The GLOMAP-v8.2-upgraded copy of the NCAS-CMS ported v8.4 GA4 UM-UKCA job
(copy of Ros’s xoxta job) is giving a seg-fault on timestep 1 since the resumption from
the May/June OS upgrade.
I’ve checked in detail the ARCHER2 OS upgrade page, and tried a number of different ways
to explore the cause of the seg-fault, including adding compiler over-ride files with
- updated cce-compiler (v15.0.0), and 2) as 1 with also -g debug flag in to the compile lines
I can see that the compile-lines are effected on ARCHER2, so these options are propogating
through successfully to upgrade the complier version and to
The job I am testing, is copy of xplt-o job, which ran fine on 256 cores prior to the OS upgrade,
and was one of the ensemble-members we ran, within the two HErSEA-Pinatubo GA4 UM-UKCA ensembles we submitted, as the UK contribution to the ISA-MIP Pinatubo intercomparison paper (Quaglia et al., 2023, ACP, https://acp.copernicus.org/articles/23/921/2023/acp-23-921-2023.pdf )
The post-OS-upgrade re-run of the xplt-o job is for a paper in preparation from the ACSIS research to compare UK Agung model simulations to searchlight, lidar and balloon
measurements from the 1963-65 period.

• [INFORMATION SHOWN]:

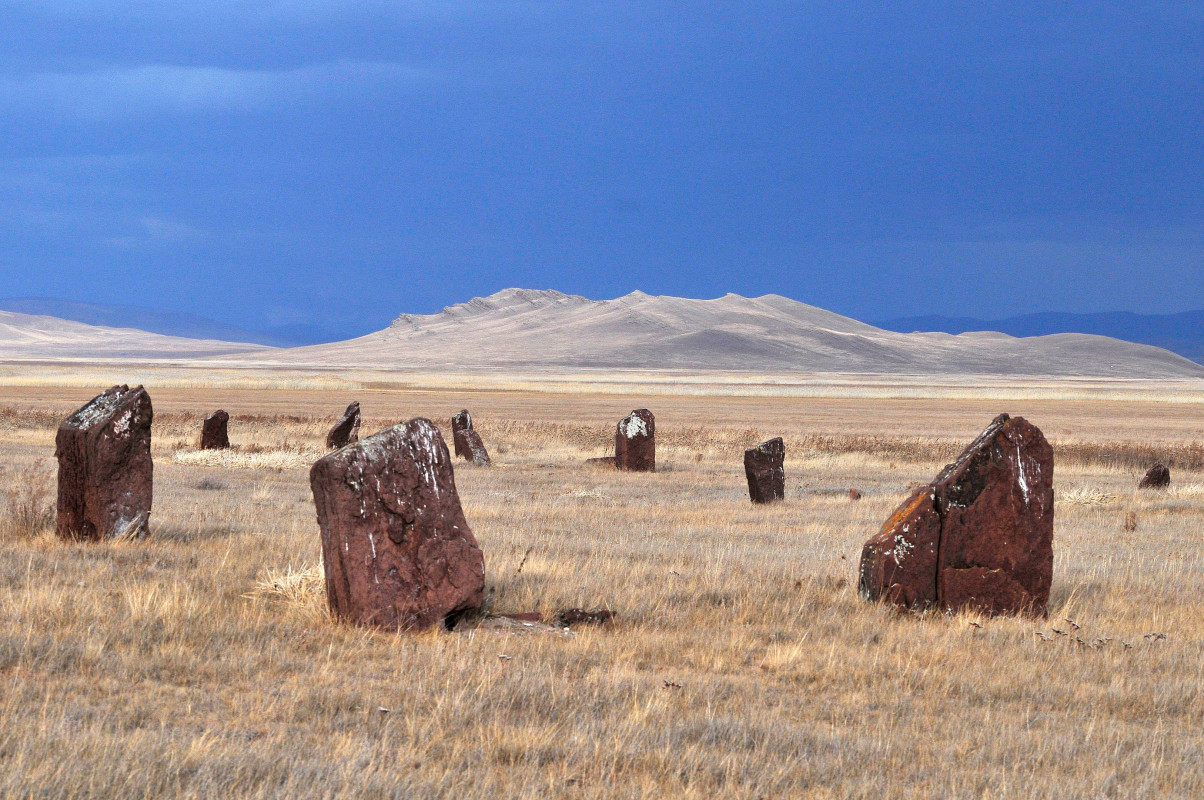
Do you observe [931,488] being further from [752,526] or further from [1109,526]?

• [YOUR TASKS]:
A. In the seg-fault post, on how many cores did the xplt-o job run fine before the OS upgrade?
B. Carry on the seg-fault post, picking up right after its final sentence.

• [WRITTEN ANSWERS]:
A. 256 cores.

B.
The observations suggest a higher-altitude SO2 emission would give better agreement
to the measurements, are we are then keen to be able to re-run with the “obs-calibrated”
emission source parameter settings.
The simulations in Dhomse et al. (2020) were all with the same best-estimate mid-level
injection height, and then it’s straightforward to re-run with the higher injection-height.
Basically the Pinatubo base-case is giving a seg-fault on the 1st timestep, with the
128-core (xprb-r) and 256-core (xprb-s) debug-settings-compiled jobs both giving
near-identical behaviour.
With the info re: the change in behaviour of the slurm system to no-longer pass-on the
ntasks-per-mode settings, I also tried re-running both with OpenMP switched off, this
requiring a different compiler over-ride file, but although the no-OMP equivalent jobs
do get slightly further, still both fail on the 1st timestep, see xprb-p (128-core) and
xprb-q (256-core)
I did try to run the gdb4hpc de-bugger, following the instructions at
https://docs.archer2.ac.uk/user-guide/debug/#gdb4hpc
But trying both methods to either “attach” the de-bugger to the running job, and
running the debugger directly, I couldn’t get the gdb4hpc system to co-run with
the executable.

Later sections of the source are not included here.